Seeking for a pill to keep from going bald? Finasteride, known more commonly as Propecia, is taken daily in 1 mg doses. Because it works by cutting down dihydrotestosterone (DHT) levels, it's assumed it can reduce hair loss for a majority of men. It also repeatedly achieves a measure of regrowth.
Finasteride, along with minoxidil (Rogaine), which is another popular product that has been approved by the Food and Drug Administration, although showing some effectiveness, have one draw back: you have to keep using them. If you stop, you will lose whatever hair you gained in a matter of a few months.
Finasteride does produce potential sexual side effects. A very small percentage of adult men encounter decreases in libido and other problems, but this is infrequent and generally temporary.
Minosidil, which was first developed as a treatment for high blood pressure, was the first hair loss product on the market that was given approval by the FDA. It is applied directly to the scalp two times a day and if the person is in the early stages of hair loss, new hair growth can occur. The American Hair Loss Association has approved its use when combined with other types of treatments, but feel that on its own, its effectiveness is limited.
The good news: Hair transplants don't look similar to dolls' hair anymore. The bad news: You won't be able to go anyplace to show off your new 'do because you'll be broke. The usual recipient of a follicle transplant receives several thousand grafts -- strips of hair removed from bushier parts of the head -- at a price of more than a few thousand dollars. The expense continues to increase when patients come back for extra thickness over the years.
The hair transplant is an expensive procedure that, as with other options, rarely leaves you with a Fabio-like mane. Still, the science has improved dramatically in recent years, and more than a few lusciously locked movie stars are rumored to have gone under the tweezers.
Toupee (Getting a Rug)
Toupees may seem like a relic from the past and often carries with it somewhat of a stigma. People tend think of their granddad or uncle with that ugly looking carpet pasted on their head. There are good hair pieces out there and if they are really good you don't realize they are toupees. You will only notice the lousy ones, and we have all seen those.
Of the people who are willing to fess up to the fact that they have a toupee, the American Hair Loss Association has data that says over 70% of the men who wear them are not satisfied with how they look.
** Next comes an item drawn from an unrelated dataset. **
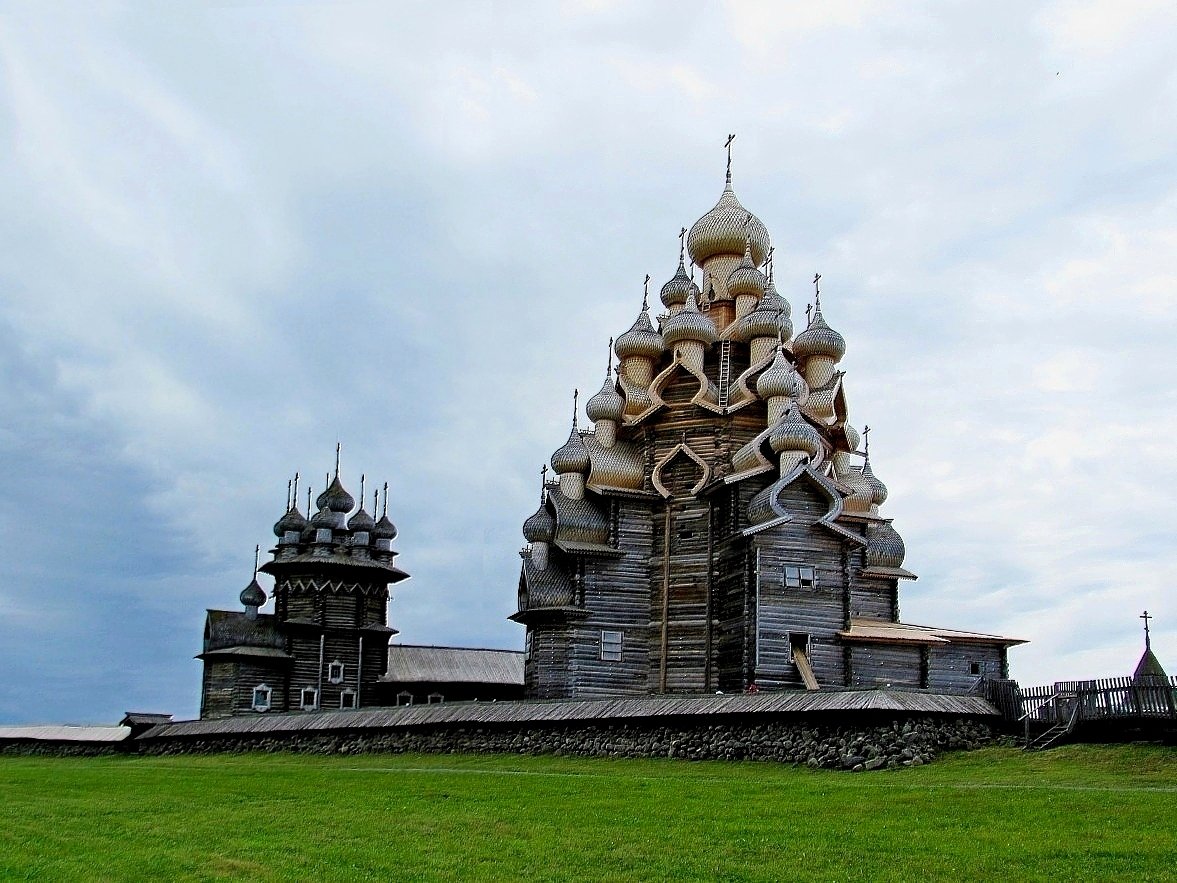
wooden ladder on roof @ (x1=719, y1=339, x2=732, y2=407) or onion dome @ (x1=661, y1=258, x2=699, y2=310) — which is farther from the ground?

A recent addition to the hair loss arsenal is sci-fi in nature. The Laser Comb has been approved by the FDA and is the third hair loss product to get that stamp of approval. Lasers stimulate hair follicles to increase the overall volume of hair in patients.
This product has shown some promise although there is plenty of skepticism about it as well. There really are not any long term studies available yet and on a preliminary basis, experts are saying that the effectiveness of the procedure is probably on par with minoxidil.
Just Live With It
The cheapest and probably the most sensible option in dealing with hair loss is just to accept it and not do a darn thing about it. Tough to do for some, but it certainly is the more economical route to go. There can be a certain freedom in embracing your bald head and learning to enjoy it rather than trying to cover it up.